BEGIN Data for this task

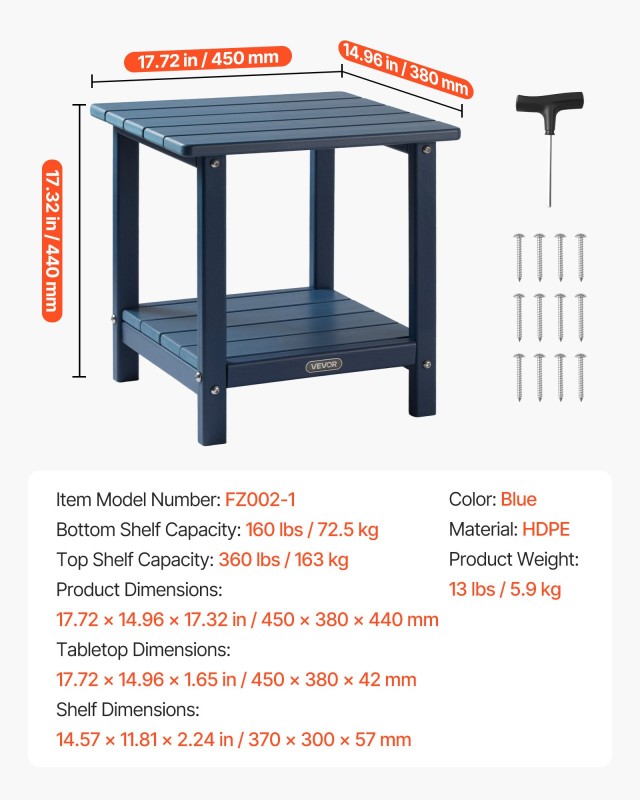 17.72 in / 450 mm

14.96 in / 380 mm

17.32 in / 440 mm

VEVOR

Item Model Number: FZ002-1
Bottom Shelf Capacity: 160 lbs / 72.5 kg
Top Shelf Capacity: 360 lbs / 163 kg
Product Dimensions:
17.72 × 14.96 × 17.32 in / 450 × 380 × 440 mm
Tabletop Dimensions:
17.72 × 14.96 × 1.65 in / 450 × 380 × 42 mm
Shelf Dimensions:
14.57 × 11.81 × 2.24 in / 370 × 300 × 57 mm

Color: Blue
Material: HDPE
Product Weight:
13 lbs / 5.9 kg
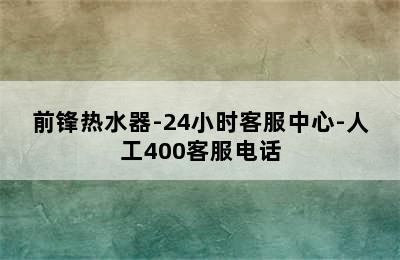 前锋热水器-24小时客服中心-人工400客服电话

END Data for this task

#### What you will do:
Begin the copy at the line containing "Bottom Shelf Capacity: 160 lbs / 72.5 kg" and end it at the last line of the records; transcribe exactly and exclude pictures.

#### Task output:
Bottom Shelf Capacity: 160 lbs / 72.5 kg
Top Shelf Capacity: 360 lbs / 163 kg
Product Dimensions:
17.72 × 14.96 × 17.32 in / 450 × 380 × 440 mm
Tabletop Dimensions:
17.72 × 14.96 × 1.65 in / 450 × 380 × 42 mm
Shelf Dimensions:
14.57 × 11.81 × 2.24 in / 370 × 300 × 57 mm

Color: Blue
Material: HDPE
Product Weight:
13 lbs / 5.9 kg
 前锋热水器-24小时客服中心-人工400客服电话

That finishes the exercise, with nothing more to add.